• [Quoted passage]:
_ _ _ _
When assessed over a 20-year timeframe*, agriculture already contributes around 20% of global greenhouse gas (GHG) emissions. On current trends, this is set to rise by 15-20% by 2050 to reach about 23.4 GtCO2e in total, driven by rising populations and by increasing per capita food consumption. What’s more, methane has a significant impact with a much shorter lifetime in the atmosphere, lasting just 12 years.

Joshua Katz, Partner at McKinsey & Company, says: “Throughout history, agriculture has risen to humanity’s greatest challenges. Today, the sector faces perhaps its biggest one yet: to reduce its emissions while feeding a growing global population with enhanced nutritional needs. It’s a challenge the sector absolutely can meet – and this report shows how – but it will require concerted efforts from companies, policymakers, farmers and innovators alike.”

Of the top 25 measures identified by the report, just 15 could account for as much as 85% of the total emissions abatement. Further, 15 of the 25 are already today assessed as cost saving or neutral on a global scale. The top five measures in terms of abatement potential are:

  1. Adoption of zero-emissions on-farm machinery and equipment (~537 MtCO2e, at cost savings of ~$229/tCO2e)
  2. Use of GHG–focused genetic animal selection and breeding (~506 MtCO2e, at zero cost)
  3. Improving fertilization practices in rice cultivation (~449 MtCO2e, at cost of ~$3/tCO2e)
  4. Improving animal health monitoring and illness prevention (~411 MtCO2e, at cost savings of ~$5/tCO2e)
  5. Optimising the animal feed mix (~370 MtCO2e, at cost of ~$131/tCO2e).

Joshua Katz continues: “It is certainly possible to reduce agricultural emissions by improving our production systems, adjusting what we eat, how much we waste, and how we manage our forests and carbon sinks. Technology offers great potential, however the innovation required will need to be broad based and from multiple sources. To achieve this requires swift action. This report, we hope will inform and trigger the necessary change in this sector.”
_ _ _ _
• [Prompt 1]:
Decide whether each statement below agrees with the passage on agricultural emissions. Answer yes or no for each, and quote the words of the passage that settle it.
(a) Of the 25 top measures, 15 are already assessed as cost saving or neutral on a global scale.
(b) Improving fertilization practices in rice cultivation comes at zero cost.
(c) Joshua Katz says the agricultural sector cannot meet the challenge of cutting emissions while feeding a growing population.
• [Prompt 2]:
Carry on the passage on agricultural emissions, starting after its final sentence.

• [Available data]:
_ _ _ _
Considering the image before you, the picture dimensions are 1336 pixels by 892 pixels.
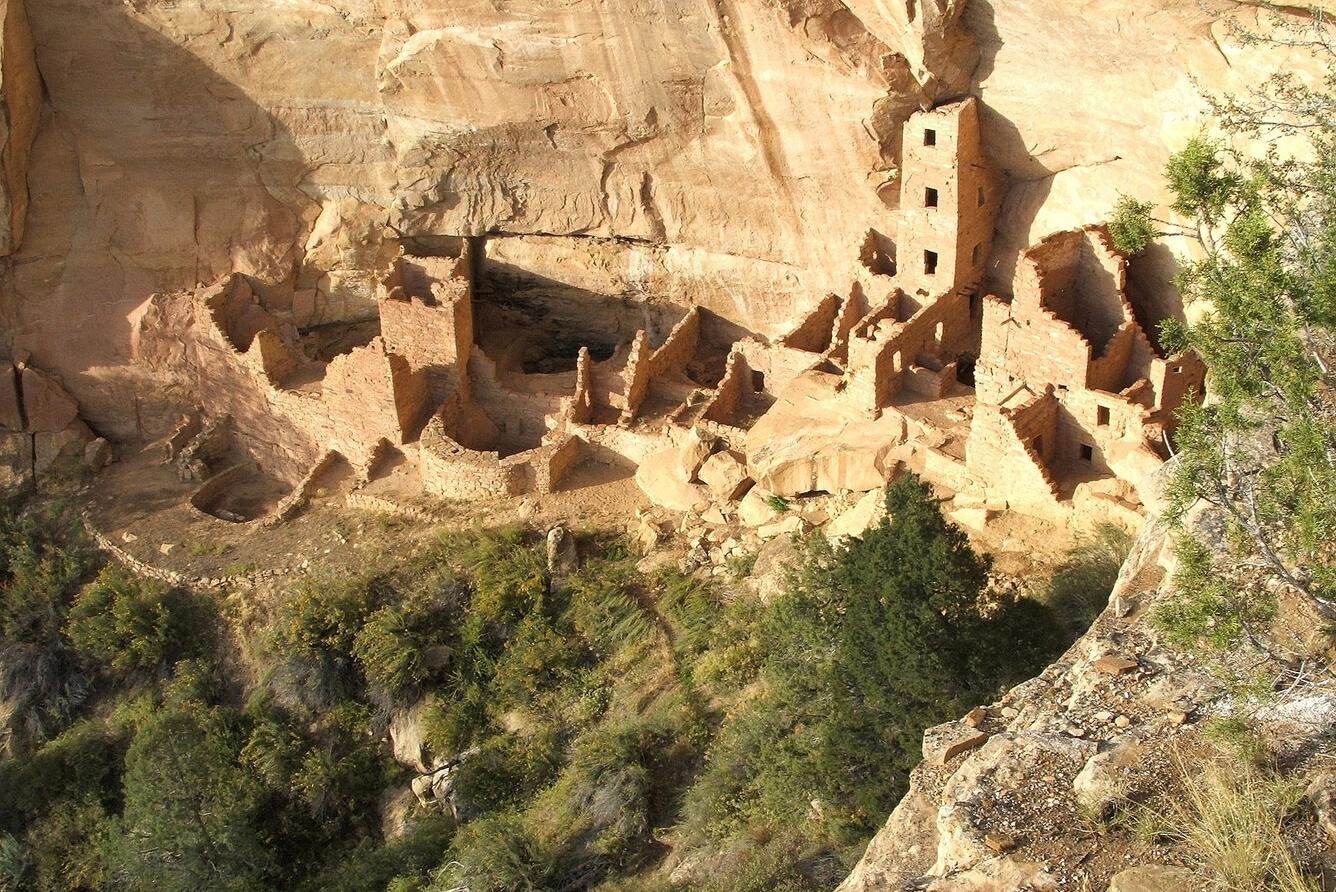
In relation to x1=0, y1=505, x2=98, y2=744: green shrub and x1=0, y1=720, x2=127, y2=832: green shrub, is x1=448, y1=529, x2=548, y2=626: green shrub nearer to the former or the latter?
x1=0, y1=720, x2=127, y2=832: green shrub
_ _ _ _
• [Task output 1]:
(a) Yes: "15 of the 25 are already today assessed as cost saving or neutral on a global scale."
(b) No: "Improving fertilization practices in rice cultivation (~449 MtCO2e, at cost of ~$3/tCO2e)"
(c) No: "It’s a challenge the sector absolutely can meet"

• [Task output 2]:
In order to meet the 1.5°C target outlined in the Paris Agreement, the report estimates that 8.6 GtCO2e will need to come from changing how we eat and reducing waste, and that 5.2 GtCO2e must come from better management of forests and natural carbon sinks. This is in addition to the 4.6 GtCO2e of emissions reductions from farming.

*For the purposes of policy discussion and target setting, greenhouse gases are generally measured by global warming potential (GWP), a measure of how much energy the emissions of one ton of gas will absorb during a given period, relative to the emissions of one ton of carbon dioxide. GWP is  calculated for a specific time span, most commonly 100 years. But the lifetime for each greenhouse gas is different. As methane only lasts in the atmosphere for approximately 12 years, its GWP will differ depending on a given time span. One ton of methane has 28 times the effect of one ton of carbon dioxide when measured at a 100-year GWP but 84 times the effect at a 20-year GWP. Given the importance of action and the short-term-gain potential of reducing agriculture’s methane emissions, the primary analysis is based on 20-year GWP values. References available in the full report.